Somewhat different situation, but after having quit one a Silicon Valley startup after its acquisition, I still have access to a lot of its network. I'm sure it's a common occurrence. Shutting people completely out of a network is really hard, where there are so many different accounts to close. (Unix access on all boxes, mysql, cms, email, bug-tracking, apple dev accts, irc, support forums, etc. etc.) Especially doing so without deleting data (which you might need in the future, to check on something that the employee worked on, or an old email containing documentation, etc…)
Rather, I think the issue is the lack of a good backup strategy. Off-site, automated backups should have been in place. I've seen someone `rm -rf /var/mysql` and, after a heart attack, recover it. Your system should be rm-proof!
You may want to find a way of notifying them without alerting them it's you. Otherwise if something goes awry down the road and one of your accounts is involved (say an old username that gets brute-forced), you don't get something pinned on you.

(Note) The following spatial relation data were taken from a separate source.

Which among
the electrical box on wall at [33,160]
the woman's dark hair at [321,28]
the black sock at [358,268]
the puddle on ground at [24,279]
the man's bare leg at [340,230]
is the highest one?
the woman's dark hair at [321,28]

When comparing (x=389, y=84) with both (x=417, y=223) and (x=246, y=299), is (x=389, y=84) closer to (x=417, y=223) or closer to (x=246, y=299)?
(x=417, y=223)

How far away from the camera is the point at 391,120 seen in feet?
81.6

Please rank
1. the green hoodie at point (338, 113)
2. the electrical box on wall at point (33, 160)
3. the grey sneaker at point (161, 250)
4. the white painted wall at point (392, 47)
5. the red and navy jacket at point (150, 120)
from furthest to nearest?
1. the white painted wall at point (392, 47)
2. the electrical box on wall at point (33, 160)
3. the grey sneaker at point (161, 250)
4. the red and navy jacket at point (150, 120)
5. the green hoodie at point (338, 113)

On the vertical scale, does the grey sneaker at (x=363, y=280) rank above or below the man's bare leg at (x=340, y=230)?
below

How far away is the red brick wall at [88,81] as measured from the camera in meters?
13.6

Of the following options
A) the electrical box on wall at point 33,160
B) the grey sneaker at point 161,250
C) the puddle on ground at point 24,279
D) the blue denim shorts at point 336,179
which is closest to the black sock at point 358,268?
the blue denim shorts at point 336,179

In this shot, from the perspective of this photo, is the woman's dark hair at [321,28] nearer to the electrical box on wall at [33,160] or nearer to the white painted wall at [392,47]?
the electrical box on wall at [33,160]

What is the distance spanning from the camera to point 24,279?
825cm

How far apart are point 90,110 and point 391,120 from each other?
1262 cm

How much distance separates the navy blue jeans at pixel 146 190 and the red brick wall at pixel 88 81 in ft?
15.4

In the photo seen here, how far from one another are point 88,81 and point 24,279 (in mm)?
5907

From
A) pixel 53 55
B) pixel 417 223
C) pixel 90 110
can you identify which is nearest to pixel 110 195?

1. Don't use per-machine unix accounts. Use something like NIS or LDAP. Now you can easily disable someone's account on all boxes. THe bonus is that their home directories still stick around (though you can't use aliases like ~username to access them).
2. Use an email system where you can disable a user without deleting all of their emails.
Rather, I think the issue is the lack of a good backup strategy. Off-site, automated backups should have been in place. I've seen someone `rm -rf /var/mysql` and, after a heart attack, recover it. Your system should be rm-proof!